La base installée au cœur des villages en mars 2020 a ouvert la voie à des séances de dialogues et de négociations intercommunautaires, ainsi que des activités de rétablissement de la confiance en collaboration avec l’Equipe Régionale d’Appui à la réconciliation (ERAR).
Une réussite historique
Les violences survenues en 2019 et 2020, raisons principales de l’installation de la Base temporaire ont été contenues au cours de ces trois dernières années, tout au long de la présence des Casques bleus dans la localité. « Une fierté » pour le Capitaine Mamadou NIANG, dernier Commandant de la base, qui s’apprête à quitter le village avec « la satisfaction d’avoir participer à y installer une paix durable ».

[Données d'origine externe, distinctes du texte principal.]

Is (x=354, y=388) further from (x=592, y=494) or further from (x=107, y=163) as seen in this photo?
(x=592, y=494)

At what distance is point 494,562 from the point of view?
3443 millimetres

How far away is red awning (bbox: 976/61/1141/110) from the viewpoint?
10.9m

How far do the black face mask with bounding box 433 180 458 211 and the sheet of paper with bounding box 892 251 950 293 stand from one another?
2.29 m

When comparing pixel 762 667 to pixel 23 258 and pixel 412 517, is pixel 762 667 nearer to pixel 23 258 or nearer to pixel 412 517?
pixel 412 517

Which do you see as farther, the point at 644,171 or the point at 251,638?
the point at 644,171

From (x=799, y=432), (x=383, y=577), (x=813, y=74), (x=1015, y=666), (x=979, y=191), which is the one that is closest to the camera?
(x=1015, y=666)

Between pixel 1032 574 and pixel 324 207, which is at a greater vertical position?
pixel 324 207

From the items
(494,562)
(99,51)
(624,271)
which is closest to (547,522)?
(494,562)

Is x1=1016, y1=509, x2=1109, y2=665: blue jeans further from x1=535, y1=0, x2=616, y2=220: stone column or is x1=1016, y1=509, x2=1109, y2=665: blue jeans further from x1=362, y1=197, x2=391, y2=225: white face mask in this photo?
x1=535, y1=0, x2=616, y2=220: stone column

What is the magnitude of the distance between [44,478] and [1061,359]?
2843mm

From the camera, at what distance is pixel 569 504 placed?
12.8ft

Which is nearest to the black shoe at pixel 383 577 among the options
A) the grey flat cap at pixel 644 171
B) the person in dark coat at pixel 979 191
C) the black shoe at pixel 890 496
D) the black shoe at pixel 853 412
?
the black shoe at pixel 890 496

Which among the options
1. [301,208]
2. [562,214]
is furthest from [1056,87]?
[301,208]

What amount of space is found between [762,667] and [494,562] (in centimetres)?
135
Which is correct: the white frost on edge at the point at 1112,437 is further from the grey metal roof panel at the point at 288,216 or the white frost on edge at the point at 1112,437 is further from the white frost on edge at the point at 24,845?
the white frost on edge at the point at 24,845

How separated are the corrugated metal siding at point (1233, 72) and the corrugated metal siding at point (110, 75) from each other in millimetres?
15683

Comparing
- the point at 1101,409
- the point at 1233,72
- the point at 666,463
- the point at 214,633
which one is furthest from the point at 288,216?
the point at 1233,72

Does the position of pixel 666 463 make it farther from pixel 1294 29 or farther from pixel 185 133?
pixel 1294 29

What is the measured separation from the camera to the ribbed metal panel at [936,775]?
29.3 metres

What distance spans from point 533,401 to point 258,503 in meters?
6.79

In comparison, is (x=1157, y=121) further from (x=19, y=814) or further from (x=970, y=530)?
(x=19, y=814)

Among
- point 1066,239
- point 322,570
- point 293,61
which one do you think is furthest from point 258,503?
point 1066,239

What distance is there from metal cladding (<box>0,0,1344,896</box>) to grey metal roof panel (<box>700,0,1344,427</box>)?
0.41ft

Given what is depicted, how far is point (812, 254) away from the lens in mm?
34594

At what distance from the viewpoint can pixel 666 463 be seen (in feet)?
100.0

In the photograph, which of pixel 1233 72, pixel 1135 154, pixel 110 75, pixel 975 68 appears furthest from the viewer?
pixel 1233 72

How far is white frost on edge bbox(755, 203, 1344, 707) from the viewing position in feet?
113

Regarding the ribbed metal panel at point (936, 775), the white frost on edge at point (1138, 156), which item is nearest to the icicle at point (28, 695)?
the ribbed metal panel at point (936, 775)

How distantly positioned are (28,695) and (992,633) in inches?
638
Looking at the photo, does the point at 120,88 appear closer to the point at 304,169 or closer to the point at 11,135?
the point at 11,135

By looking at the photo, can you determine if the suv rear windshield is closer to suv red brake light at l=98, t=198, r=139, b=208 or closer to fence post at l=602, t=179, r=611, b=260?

En effet, la base d’Ogossagou a joué un rôle essentiel en tant que lieu de rencontre et d’échanges dans les efforts de réconciliation de ces communautés. Elle a aussi grandement contribué à la protection des populations et à l’atténuation des violences. Pendant trois années consécutives, elle a été le cadre d’élaboration d’un accord local signé le 8 octobre 2021. Cet accord qui impliquait les 12 villages environnants a jeté les bases de la réconciliation et du retour du vivre ensemble entre les communautés sœurs sous la protection de la MINUSMA à travers la base, occupée jusque-là par les Casques bleus sénégalais.
Quelques mois après la signature de l’accord, Allaye GUINDO, Maire de la commune de Bankass, exprimait son optimisme quant aux perspectives de réconciliation en ces termes : « Le tissu social va peut-être se recoudre peu à peu. En prenant le cas spécifique de Ogossagou, c’est grâce aux financements de la MINUSMA que beaucoup de rencontres d’échanges ont été faites. C’était pour sonder, voir comment les Dogons et les Peulhs pouvaient se fréquenter. À la fin, on a même signé un accord entre les Dogons et les Peulhs d’Ogossagou et les villages environnants. Et on verra au fil du temps comment la situation va évoluer ».
Un aspect essentiel de cet accord était la dénonciation de toute forme de violence. Il préconisait plutôt le recours aux mécanismes locaux de résolution des conflits, tels que les Comités Communaux de Réconciliation (CCR) et les Commissions foncières (CoFo). Cela témoignait d’une volonté collective de favoriser un processus de paix durable, ancré dans les réalités socio-économiques locales.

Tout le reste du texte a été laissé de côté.